I rather like the anime, but the light novels are better.


----------



## theinsanething (Dec 11, 2008)

Is distinctly lacking in a second series. D=


----------



## Koori Renchuu (Dec 11, 2008)

theinsanething said:


> Is distinctly lacking in a second series. D=


Patience, it is in the works.  Less Haruhi and more Yuki though.  I love Kyon's Hare Hare Yukai!


----------



## Zuu (Dec 14, 2008)

It's good, but at points it's just like WTF? why would they put that in an anime? and it's overrated.


----------



## theinsanething (Dec 14, 2008)

Koori Renchuu said:


> Patience, it is in the works.  Less Haruhi and more Yuki though.  I love Kyon's Hare Hare Yukai!


It's been in the works for 2-3 years now. D=


----------



## Koori Renchuu (Dec 14, 2008)

theinsanething said:


> It's been in the works for 2-3 years now. D=


Think of it like any Legend of Zelda game.  The longer the wait, the better it is.  

I so want to learn the Hare Hare Yukai dance.


----------



## nothing to see here (Dec 15, 2008)

Haven't seen the anime, but I liked the novels; I found the translations a while ago and read through the whole series in less than a week.

The funny thing is, when I first heard of the series about a year ago, I wasn't interested at all... I guess whoever it was who mentioned it (I can't remember...) just didn't do a very good job at describing it.


----------



## Keltena (Dec 15, 2008)

El Garbanzo said:


> Haven't seen the anime, but I liked the novels; I found the translations a while ago and read through the whole series in less than a week.
> 
> The funny thing is, when I first heard of the series about a year ago, I wasn't interested at all... I guess whoever it was who mentioned it (I can't remember...) just didn't do a very good job at describing it.


Well, how _do_ you describe it? xD The TV Tropes Better Than It Sounds page says something along the lines of "God has ADHD. A group of high school stereotypes must keep her entertained so she doesn't accidentally destroy the world."

...on second thought, if someone described a series to me like that I'd go out and watch it like a flash.


----------



## Ayame (Dec 19, 2008)

Hmm, it sounds quite interesting, and my friend likes it (she didn't explain it well- I thought it had something to do with the Ouran Host Club).

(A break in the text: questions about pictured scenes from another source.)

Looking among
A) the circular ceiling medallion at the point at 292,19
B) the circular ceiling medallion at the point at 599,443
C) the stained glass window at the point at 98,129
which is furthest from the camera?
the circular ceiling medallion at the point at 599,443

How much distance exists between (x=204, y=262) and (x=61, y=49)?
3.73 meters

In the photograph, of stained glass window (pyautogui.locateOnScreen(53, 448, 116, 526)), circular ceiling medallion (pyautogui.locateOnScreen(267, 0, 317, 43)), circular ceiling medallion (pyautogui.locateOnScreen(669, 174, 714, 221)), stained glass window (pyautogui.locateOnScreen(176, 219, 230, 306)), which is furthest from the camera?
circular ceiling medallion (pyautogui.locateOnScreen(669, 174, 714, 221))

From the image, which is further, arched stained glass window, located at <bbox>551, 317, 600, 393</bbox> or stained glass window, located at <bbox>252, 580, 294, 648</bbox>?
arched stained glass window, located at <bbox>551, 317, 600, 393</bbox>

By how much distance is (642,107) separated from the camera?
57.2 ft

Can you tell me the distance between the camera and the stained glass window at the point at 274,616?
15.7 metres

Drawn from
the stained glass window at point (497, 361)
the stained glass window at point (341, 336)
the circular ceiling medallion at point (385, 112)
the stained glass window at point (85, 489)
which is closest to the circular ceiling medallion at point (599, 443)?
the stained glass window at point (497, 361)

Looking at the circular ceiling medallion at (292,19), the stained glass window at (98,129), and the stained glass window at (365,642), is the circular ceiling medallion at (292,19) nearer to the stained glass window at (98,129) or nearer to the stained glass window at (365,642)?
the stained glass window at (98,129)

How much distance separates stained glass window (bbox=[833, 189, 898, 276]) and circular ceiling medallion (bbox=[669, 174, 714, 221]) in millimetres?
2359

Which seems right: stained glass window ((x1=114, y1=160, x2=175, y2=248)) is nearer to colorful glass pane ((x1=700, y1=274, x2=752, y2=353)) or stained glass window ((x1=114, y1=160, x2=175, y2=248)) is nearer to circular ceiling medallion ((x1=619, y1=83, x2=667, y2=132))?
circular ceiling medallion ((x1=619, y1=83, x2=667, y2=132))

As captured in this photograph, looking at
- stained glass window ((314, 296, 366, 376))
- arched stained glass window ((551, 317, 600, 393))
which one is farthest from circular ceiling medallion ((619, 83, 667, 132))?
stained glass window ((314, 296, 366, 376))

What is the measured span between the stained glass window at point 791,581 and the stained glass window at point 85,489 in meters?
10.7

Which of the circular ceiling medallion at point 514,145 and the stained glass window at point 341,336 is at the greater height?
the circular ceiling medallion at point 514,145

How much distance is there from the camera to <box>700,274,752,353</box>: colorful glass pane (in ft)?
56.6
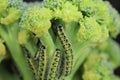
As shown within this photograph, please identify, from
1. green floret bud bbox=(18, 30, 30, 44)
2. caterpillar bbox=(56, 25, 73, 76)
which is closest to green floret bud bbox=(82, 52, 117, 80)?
caterpillar bbox=(56, 25, 73, 76)

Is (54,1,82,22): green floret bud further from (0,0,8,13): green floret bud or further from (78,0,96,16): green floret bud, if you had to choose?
(0,0,8,13): green floret bud

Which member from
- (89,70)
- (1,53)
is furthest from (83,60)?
(1,53)

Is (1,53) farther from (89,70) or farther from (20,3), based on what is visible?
(89,70)

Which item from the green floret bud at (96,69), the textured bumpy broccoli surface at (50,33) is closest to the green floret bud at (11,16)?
the textured bumpy broccoli surface at (50,33)

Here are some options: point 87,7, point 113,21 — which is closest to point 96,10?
point 87,7

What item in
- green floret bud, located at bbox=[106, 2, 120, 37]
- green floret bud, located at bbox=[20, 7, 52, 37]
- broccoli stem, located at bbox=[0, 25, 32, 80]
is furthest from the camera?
green floret bud, located at bbox=[106, 2, 120, 37]
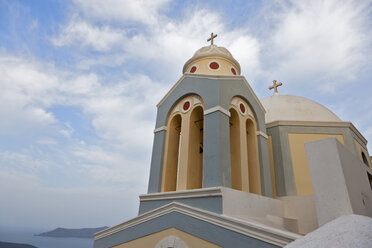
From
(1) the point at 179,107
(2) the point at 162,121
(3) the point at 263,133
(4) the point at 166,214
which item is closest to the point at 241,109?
(3) the point at 263,133

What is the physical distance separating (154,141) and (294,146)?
5.47 meters

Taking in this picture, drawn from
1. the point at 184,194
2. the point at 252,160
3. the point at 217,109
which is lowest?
the point at 184,194

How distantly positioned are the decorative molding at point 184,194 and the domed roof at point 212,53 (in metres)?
5.74

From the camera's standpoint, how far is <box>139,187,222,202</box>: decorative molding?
5542mm

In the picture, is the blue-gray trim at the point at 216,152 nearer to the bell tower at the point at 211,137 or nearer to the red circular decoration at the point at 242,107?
the bell tower at the point at 211,137

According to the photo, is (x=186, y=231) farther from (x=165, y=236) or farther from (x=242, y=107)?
(x=242, y=107)

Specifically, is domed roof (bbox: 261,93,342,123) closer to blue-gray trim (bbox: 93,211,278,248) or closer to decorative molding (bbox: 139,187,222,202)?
decorative molding (bbox: 139,187,222,202)

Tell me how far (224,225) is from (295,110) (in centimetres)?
730

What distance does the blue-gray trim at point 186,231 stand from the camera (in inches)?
173

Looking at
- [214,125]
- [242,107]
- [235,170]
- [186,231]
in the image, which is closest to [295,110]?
[242,107]

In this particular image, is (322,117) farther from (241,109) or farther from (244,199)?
(244,199)

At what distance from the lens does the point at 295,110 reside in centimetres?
1023

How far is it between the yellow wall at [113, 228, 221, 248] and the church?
0.07 feet

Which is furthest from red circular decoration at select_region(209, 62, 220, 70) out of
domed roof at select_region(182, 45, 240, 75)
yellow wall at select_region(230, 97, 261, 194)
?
yellow wall at select_region(230, 97, 261, 194)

I think I'll watch some, or read the translations of the novels.


----------



## Jason-Kun (Dec 21, 2008)

Ayame said:


> Hmm, it sounds quite interesting, and my friend likes it (she didn't explain it well- I thought it had something to do with the Ouran Host Club).
> 
> I think I'll watch some, or read the translations of the novels.


IF you do end up following the anime, I suggest watching it in chronological order. Wikipedia can help with that.


----------



## Keltena (Dec 21, 2008)

Personally, I thought the anime was _much_ better out of chronological order. If you watch in in chronological order, the climax is in the middle instead of at the end.


----------



## Storm Earth and Fire (Dec 22, 2008)

Has anybody tried watching in broadcast order rather than DVD order?


----------



## Keltena (Dec 23, 2008)

link008 said:


> Has anybody tried watching in broadcast order rather than DVD order?


I watched in the broadcast order; or, well, I watched in non-chronological order, which I believe is broadcast order. So much better that way.


----------



## Storm Earth and Fire (Dec 23, 2008)

Salamander said:


> I watched in the broadcast order; or, well, I watched in non-chronological order, which I believe is broadcast order. So much better that way.


Both broadcast and DVD are non-chronological. But they're a bit different from each other.


----------



## theinsanething (Dec 24, 2008)

Both of those orders confuse me. X_x

I'll stick with Chronological thanks.


----------



## Crazy Linoone (Dec 25, 2008)

Ohhhhhhh Suzumiya Haruhi! 

I _loved_ the Remote Island episodes. Mainly because it was a complete parody of Phoenix Wright, but still. 

I'm planning to read the light novels sometime, too. Never got around to it though.


----------



## The Suicune (Dec 25, 2008)

I love the anime <3

My favourite character is Kyon of course, I love his version of the Hare Hare song :)


----------



## Keltena (Dec 25, 2008)

My favorite character is Yuki, but Kyon comes very close. Yuki is just to 1337 not to love~


----------



## Dark_Pikachu (Dec 27, 2008)

I loved the anime and maybe its one of my most favorite anime. I'am currently finding the translated novels cause some say that is much better than the anime. 

In my opinion, the non-chronological order is much more better. The ending in the chronological order is boring to watch.


----------



## OrangeAipom (Dec 27, 2008)

Dark_Pikachu said:


> I loved the anime and maybe its one of my most favorite anime. I'am currently finding the translated novels cause some say that is much better than the anime.





Koori Renchuu said:


> http://www.baka-tsuki.net/project/index.php?title=Suzumiya_Haruhi  TRANSLATIONS AHOY!  Go get them my Brigadeers!


----------



## Dark_Pikachu (Dec 27, 2008)

Oh I didnt see that. Thanks


----------